LA TRANSFIGURACIÓN Y LA BASÍLICA DEL SANTÍSIMO SALVADOR LATERANENSE
En la economía de la Sabiduría Divina se decretó que el Verbo de Dios, tomando carne humana y habitando entre los hombres durante treinta y tres años, debería aparecer en todas las cosas como un hombre, y debería ser objeto de fe incluso para aquellos que conversaban con Él. Es cierto que las obras fueron extraordinarias y divinas las palabras de Aquel a quien las multitudes seguían asombradas, por cuyo poder arcano los demonios huían de los poseídos, las enfermedades desaparecían de los enfermos, y quitaba su presa a la muerte, incluso después de haberla tomado. Pero, por otra parte, sin una fe sobrenatural, ¿quién habría reconocido al Creador del cielo y de la tierra en el hombre pasivo y mortal, sujeto a todos los dolores y miserias de la fragilidad humana? De hecho, cuando el Redentor invitó a sus Apóstoles, que eran muy cercanos a Él, a declarar: ¿Quién dicen los hombres que es el Hijo del Hombre? (Matth. 16, 13), los Apóstoles, que bajo el apelativo de hijo del hombre entendían bien que se refería a Él mismo, respondieron como lo juzgó el pueblo, algunos como Juan Bautista, otros como Elías y algunos como Jeremías o alguno de los Profetas. Mientras que a la siguiente pregunta: ¿Y qué decís que soy yo mismo?, respondió solo San Pedro a quien se lo había revelado no el afrcto, ni la razón, ni la penetración del intelecto, ni la fuerza del razonamiento, sino el Eterno Divino Padre que está en el Cielo.

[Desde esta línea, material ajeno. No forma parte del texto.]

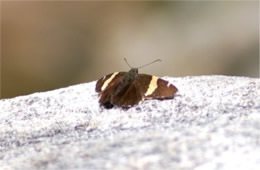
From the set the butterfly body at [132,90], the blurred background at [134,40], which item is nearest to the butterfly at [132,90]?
the butterfly body at [132,90]

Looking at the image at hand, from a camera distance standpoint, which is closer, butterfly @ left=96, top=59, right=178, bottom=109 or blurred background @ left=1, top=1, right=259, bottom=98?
butterfly @ left=96, top=59, right=178, bottom=109

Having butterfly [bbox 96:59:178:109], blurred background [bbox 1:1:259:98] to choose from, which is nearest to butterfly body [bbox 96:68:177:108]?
butterfly [bbox 96:59:178:109]

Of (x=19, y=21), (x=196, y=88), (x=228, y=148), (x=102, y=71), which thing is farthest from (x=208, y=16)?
(x=228, y=148)

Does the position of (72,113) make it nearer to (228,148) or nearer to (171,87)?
(171,87)

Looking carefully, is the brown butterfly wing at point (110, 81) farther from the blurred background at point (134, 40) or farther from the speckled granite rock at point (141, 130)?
the blurred background at point (134, 40)

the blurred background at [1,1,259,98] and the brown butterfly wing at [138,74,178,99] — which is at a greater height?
the brown butterfly wing at [138,74,178,99]

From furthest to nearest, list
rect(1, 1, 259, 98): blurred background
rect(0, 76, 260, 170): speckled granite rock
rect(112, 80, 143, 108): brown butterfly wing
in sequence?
rect(1, 1, 259, 98): blurred background < rect(112, 80, 143, 108): brown butterfly wing < rect(0, 76, 260, 170): speckled granite rock

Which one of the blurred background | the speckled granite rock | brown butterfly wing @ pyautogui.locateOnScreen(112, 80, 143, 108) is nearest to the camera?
the speckled granite rock

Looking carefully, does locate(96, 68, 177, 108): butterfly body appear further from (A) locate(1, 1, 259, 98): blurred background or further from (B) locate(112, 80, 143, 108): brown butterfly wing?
(A) locate(1, 1, 259, 98): blurred background
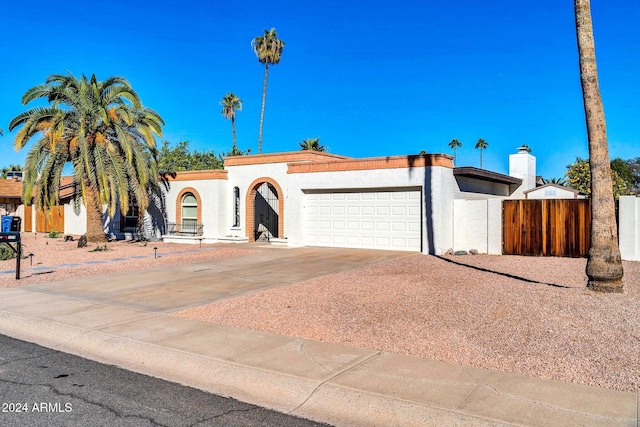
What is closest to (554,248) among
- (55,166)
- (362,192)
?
(362,192)

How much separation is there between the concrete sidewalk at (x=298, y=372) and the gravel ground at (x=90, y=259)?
3.47 metres

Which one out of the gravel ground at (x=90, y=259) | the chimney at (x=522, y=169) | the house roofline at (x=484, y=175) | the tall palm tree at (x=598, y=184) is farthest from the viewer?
the chimney at (x=522, y=169)

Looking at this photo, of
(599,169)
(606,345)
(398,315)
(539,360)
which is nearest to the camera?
(539,360)

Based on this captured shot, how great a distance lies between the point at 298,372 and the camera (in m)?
6.06

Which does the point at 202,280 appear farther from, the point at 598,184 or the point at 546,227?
the point at 546,227

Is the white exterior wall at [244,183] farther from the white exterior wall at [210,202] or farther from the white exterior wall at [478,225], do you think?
the white exterior wall at [478,225]

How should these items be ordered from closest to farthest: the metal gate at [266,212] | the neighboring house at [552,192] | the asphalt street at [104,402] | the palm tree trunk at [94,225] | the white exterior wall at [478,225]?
the asphalt street at [104,402] → the white exterior wall at [478,225] → the palm tree trunk at [94,225] → the neighboring house at [552,192] → the metal gate at [266,212]

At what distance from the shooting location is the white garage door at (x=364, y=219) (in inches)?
805

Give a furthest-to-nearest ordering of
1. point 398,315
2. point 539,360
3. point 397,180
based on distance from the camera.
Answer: point 397,180 < point 398,315 < point 539,360

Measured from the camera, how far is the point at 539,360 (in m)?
6.33

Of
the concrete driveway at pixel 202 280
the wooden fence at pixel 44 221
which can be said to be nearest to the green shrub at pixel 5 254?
the concrete driveway at pixel 202 280

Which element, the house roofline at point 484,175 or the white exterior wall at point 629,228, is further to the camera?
the house roofline at point 484,175

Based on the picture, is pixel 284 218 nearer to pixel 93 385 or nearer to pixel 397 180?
pixel 397 180

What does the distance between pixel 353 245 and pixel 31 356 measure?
15649mm
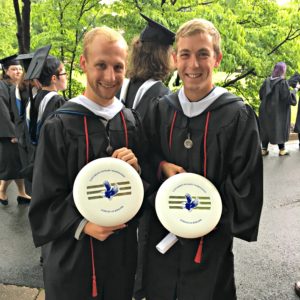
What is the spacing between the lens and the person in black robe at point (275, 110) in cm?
684

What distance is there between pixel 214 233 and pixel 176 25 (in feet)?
12.5

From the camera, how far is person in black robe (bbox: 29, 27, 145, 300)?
5.28 feet

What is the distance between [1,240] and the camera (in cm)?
364

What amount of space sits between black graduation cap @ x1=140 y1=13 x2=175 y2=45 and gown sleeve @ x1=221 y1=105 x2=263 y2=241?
113cm

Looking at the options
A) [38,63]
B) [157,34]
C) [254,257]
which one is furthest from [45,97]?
[254,257]

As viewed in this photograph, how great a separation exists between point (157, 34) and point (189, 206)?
1575mm

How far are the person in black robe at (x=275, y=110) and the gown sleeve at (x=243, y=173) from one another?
5.56 meters

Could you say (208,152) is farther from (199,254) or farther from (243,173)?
(199,254)

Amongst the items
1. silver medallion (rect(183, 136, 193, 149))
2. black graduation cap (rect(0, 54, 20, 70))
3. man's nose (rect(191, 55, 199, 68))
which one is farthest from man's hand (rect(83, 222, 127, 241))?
black graduation cap (rect(0, 54, 20, 70))

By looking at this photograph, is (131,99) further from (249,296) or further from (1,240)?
(1,240)

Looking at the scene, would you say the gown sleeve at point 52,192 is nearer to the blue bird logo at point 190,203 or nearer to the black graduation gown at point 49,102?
the blue bird logo at point 190,203

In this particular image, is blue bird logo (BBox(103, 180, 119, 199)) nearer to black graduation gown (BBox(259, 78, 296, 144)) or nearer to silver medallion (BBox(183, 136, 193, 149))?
silver medallion (BBox(183, 136, 193, 149))

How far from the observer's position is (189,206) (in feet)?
5.13

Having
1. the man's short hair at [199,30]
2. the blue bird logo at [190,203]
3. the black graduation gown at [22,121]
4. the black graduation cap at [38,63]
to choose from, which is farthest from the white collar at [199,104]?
the black graduation gown at [22,121]
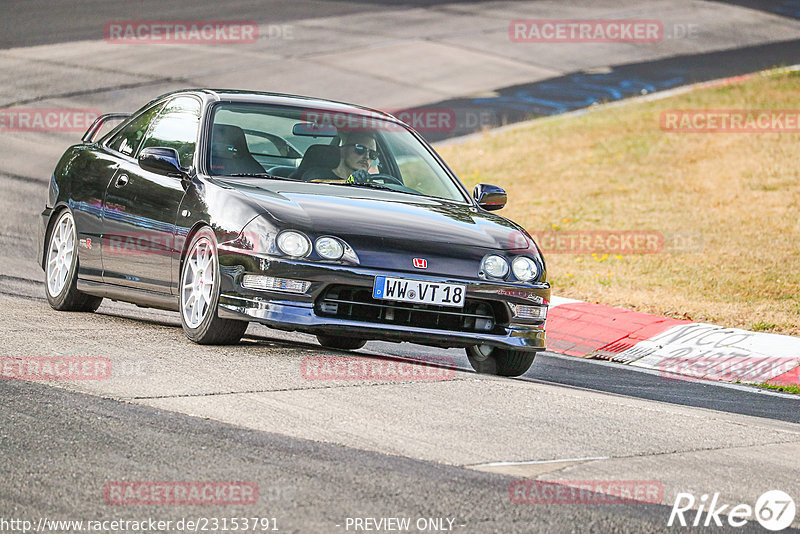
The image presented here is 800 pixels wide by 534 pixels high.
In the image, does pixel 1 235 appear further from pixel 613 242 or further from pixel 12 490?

Por lo tanto pudo hacer inmediatamente aquella excelente confesión: Tú eres Cristo, hijo del Dios vivo, que a cambio le valió la promesa de la infalibilidad, del primado del honor y de la jurisdicción, y del fundamento de aquella Iglesia, contra la cual el Infierno ha amenazado en vano. Tanto es así que el Señor, aunque muy manifiesto a los ojos de la fe, estaba escondido y envuelto en la sombra del misterio para los ojos de carne y sangre.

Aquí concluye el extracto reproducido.